- Born: August 2, 1963
- Died: March 28, 2016 (aged 52) Los Angeles, California, U.S.
- Education: UC Santa Cruz; California Institute of the Arts;
- Occupations: Animator; animation producer;

= Igor Khait =

American animator

Igor Khait (August 2, 1963 – March 28, 2016) was an American animator and animation producer.

After graduating from UC Santa Cruz with a Bachelor of Arts in fine art, and an additional BA in film graphics and animation from the California Institute of the Arts, Khait started his career in 1989, working at Amblin Entertainment. While there, he took part in the production of the short-lived CBS series Family Dog, which was produced by Steven Spielberg and Tim Burton, as well as the short A Wish for Wings That Work.

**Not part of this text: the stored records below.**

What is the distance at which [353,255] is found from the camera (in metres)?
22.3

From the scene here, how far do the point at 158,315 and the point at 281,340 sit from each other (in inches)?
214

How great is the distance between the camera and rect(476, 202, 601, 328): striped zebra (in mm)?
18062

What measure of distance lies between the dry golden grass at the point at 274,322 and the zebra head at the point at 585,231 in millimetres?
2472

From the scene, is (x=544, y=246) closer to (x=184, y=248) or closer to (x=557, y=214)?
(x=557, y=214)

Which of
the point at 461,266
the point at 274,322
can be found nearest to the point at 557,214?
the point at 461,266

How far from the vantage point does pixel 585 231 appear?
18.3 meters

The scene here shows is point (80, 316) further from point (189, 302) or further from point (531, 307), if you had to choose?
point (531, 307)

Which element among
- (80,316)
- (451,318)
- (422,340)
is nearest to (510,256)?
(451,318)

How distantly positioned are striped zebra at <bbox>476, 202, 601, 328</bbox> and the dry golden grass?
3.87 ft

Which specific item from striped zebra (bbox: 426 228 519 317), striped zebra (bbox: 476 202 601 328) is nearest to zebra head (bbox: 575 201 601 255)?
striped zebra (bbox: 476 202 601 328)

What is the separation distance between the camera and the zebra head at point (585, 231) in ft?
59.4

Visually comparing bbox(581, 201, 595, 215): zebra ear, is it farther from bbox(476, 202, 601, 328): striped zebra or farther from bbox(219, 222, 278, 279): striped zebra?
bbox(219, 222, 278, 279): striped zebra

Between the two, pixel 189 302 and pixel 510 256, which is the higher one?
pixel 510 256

Throughout the 1990s, Khait worked as a production manager on Bebe's Kids and Quest for Camelot, as well as Atlantis: The Lost Empire in the 2000s before working as an animation producer on projects such as Brother Bear, Leroy & Stitch, Everyone's Hero, Gnomeo & Juliet and The Lego Movie. Prior to his death, Khait was working on the animated film Sing.

Khait died on March 28, 2016, after a year-long battle with pancreatic cancer at the age of 52. The end credits of Sing are dedicated to him.